§ TEXT SEGMENT:
* START *
Get more information into the data set
To create the sparklines, we first need to get the data for that into the tibble that is passed to gt() . After all, how else is gt() supposed to know how the sparklines should look. So let’s modify the rel_changes data set to incorporate another column.
rel_changes <- open_prices_over_time |>
arrange(date) |>
summarize(
rel_change = open[length(open)] / open[1] - 1,
open_prices = list(open), # Add this line
.by = company
) |>
arrange(rel_change)
rel_changes
#> # A tibble: 14 × 3
#> company rel_change open_prices
#> <chr> <dbl> <list>
#> 1 International Business Machines Corporation 0.121 <dbl [3,271]>
#> 2 Intel Corporation 0.240 <dbl [3,271]>
#> 3 Cisco Systems, Inc. 0.960 <dbl [3,271]>
#> 4 Oracle Corporation 2.28 <dbl [3,271]>
#> 5 Meta Platforms, Inc. 2.37 <dbl [2,688]>
#> 6 Alphabet Inc. 4.52 <dbl [3,271]>
#> 7 Salesforce, Inc. 5.95 <dbl [3,271]>
#> 8 Microsoft Corporation 6.70 <dbl [3,271]>
#> 9 Adobe Inc. 8.02 <dbl [3,271]>
#> 10 Amazon.com, Inc. 11.2 <dbl [3,271]>
#> 11 Apple Inc. 15.8 <dbl [3,271]>
#> 12 NVIDIA Corporation 30.1 <dbl [3,271]>
#> 13 Netflix, Inc. 34.7 <dbl [3,271]>
#> 14 Tesla, Inc. 69.0 <dbl [3,148]>
Notice how we were able to get all of the open prices into one cell via the list() function in summarize() . Pretty cool, isn’t it? Now, we could pass this to data set to gt() like before.
* END *
§ TASK REQUIREMENTS:
(a) Repeat the gt sparkline excerpt word for word, from "Get more information" to "arrange(rel_change)".
(b) Pick up the gt sparkline excerpt after its final sentence and keep writing.
The listing comes from a separate source unrelated to the gt sparkline excerpt.

§ DATA PROVIDED:
* START *
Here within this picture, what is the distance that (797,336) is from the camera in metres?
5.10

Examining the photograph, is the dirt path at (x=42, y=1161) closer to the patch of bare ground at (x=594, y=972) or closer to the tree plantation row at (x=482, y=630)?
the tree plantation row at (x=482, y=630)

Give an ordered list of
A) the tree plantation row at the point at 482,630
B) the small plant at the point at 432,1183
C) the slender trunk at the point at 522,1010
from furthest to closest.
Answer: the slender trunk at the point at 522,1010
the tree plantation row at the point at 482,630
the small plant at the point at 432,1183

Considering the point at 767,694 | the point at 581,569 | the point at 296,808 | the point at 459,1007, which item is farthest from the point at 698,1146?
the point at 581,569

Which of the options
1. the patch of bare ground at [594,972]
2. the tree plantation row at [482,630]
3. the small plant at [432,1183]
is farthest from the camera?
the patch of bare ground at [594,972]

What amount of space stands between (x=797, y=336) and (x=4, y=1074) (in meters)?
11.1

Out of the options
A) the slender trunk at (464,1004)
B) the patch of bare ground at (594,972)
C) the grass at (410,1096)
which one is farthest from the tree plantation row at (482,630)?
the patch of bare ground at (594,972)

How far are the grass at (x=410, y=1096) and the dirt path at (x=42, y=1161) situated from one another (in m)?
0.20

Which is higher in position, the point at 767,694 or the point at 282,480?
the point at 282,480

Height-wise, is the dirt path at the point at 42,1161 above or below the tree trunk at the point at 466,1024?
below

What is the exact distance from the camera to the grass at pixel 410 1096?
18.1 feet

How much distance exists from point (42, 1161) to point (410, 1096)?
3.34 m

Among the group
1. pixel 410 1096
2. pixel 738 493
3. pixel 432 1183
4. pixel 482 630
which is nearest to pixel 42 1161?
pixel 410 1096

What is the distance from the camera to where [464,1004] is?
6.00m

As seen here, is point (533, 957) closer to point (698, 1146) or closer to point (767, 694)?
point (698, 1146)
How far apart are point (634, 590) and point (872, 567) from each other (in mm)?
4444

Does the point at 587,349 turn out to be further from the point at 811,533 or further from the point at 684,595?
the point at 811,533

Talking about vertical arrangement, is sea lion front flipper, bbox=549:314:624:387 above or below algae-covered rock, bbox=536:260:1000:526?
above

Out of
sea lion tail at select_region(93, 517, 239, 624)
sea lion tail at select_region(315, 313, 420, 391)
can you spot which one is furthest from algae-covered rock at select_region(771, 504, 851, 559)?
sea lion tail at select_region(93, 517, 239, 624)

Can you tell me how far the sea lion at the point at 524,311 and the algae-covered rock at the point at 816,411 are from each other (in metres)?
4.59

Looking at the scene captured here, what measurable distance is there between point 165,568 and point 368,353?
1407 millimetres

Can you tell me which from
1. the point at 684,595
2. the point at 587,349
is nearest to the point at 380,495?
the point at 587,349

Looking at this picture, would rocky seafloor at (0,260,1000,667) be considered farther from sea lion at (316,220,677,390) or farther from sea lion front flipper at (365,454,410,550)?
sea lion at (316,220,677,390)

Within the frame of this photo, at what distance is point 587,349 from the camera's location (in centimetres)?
* END *
§ EXERCISE RESPONSES:
(a)
Get more information into the data set
To create the sparklines, we first need to get the data for that into the tibble that is passed to gt() . After all, how else is gt() supposed to know how the sparklines should look. So let’s modify the rel_changes data set to incorporate another column.
rel_changes <- open_prices_over_time |>
arrange(date) |>
summarize(
rel_change = open[length(open)] / open[1] - 1,
open_prices = list(open), # Add this line
.by = company
) |>
arrange(rel_change)

(b)
rel_changes |>
gt() |>
cols_label(
company = 'Company',
rel_change = 'Change'
) |>
fmt_percent(columns = rel_change)
But if we did that, then all of the numbers would just be thrown into the table. That would be pretty terrible. Here’s how the first few rows of the new table would look.
Lines instead of numbers
To overcome this, let’s just tell gt() to make a line out of those numbers. Thankfully, another package, namely gtExtras , makes that pretty easy for us. All we need is the function gt_plt_sparkline() from that package.
rel_changes |>
gt() |>
cols_label(
company = 'Company',
rel_change = 'Change'
) |>
fmt_percent(columns = rel_change) |>
gtExtras::gt_plt_sparkline(column = open_prices)
That looks a little bit flat. We can make out that much. With the fig_dim argument, we can make the line charts a little bit larger.
rel_changes |>
gt() |>
cols_label(
company = 'Company',
rel_change = 'Change'
) |>
fmt_percent(columns = rel_change) |>
gtExtras::gt_plt_sparkline(
column = open_prices,
fig_dim = c(20, 40)
)
Ah that’s better. We can now see that some of these stocks had really huge jumps.
Conclusion
Nice, we have learned a quick way to add spark lines to our tables. 🥳 Clearly, one could customize this chart further. But that would bring us into realm where we have to combine ggplot2 and gt to add custom charts to the table. That would be a bit much to do here as well. But you can check out our other blog post that teaches you just that if you’re curious. Enjoy the rest of your day and see you next time 👋.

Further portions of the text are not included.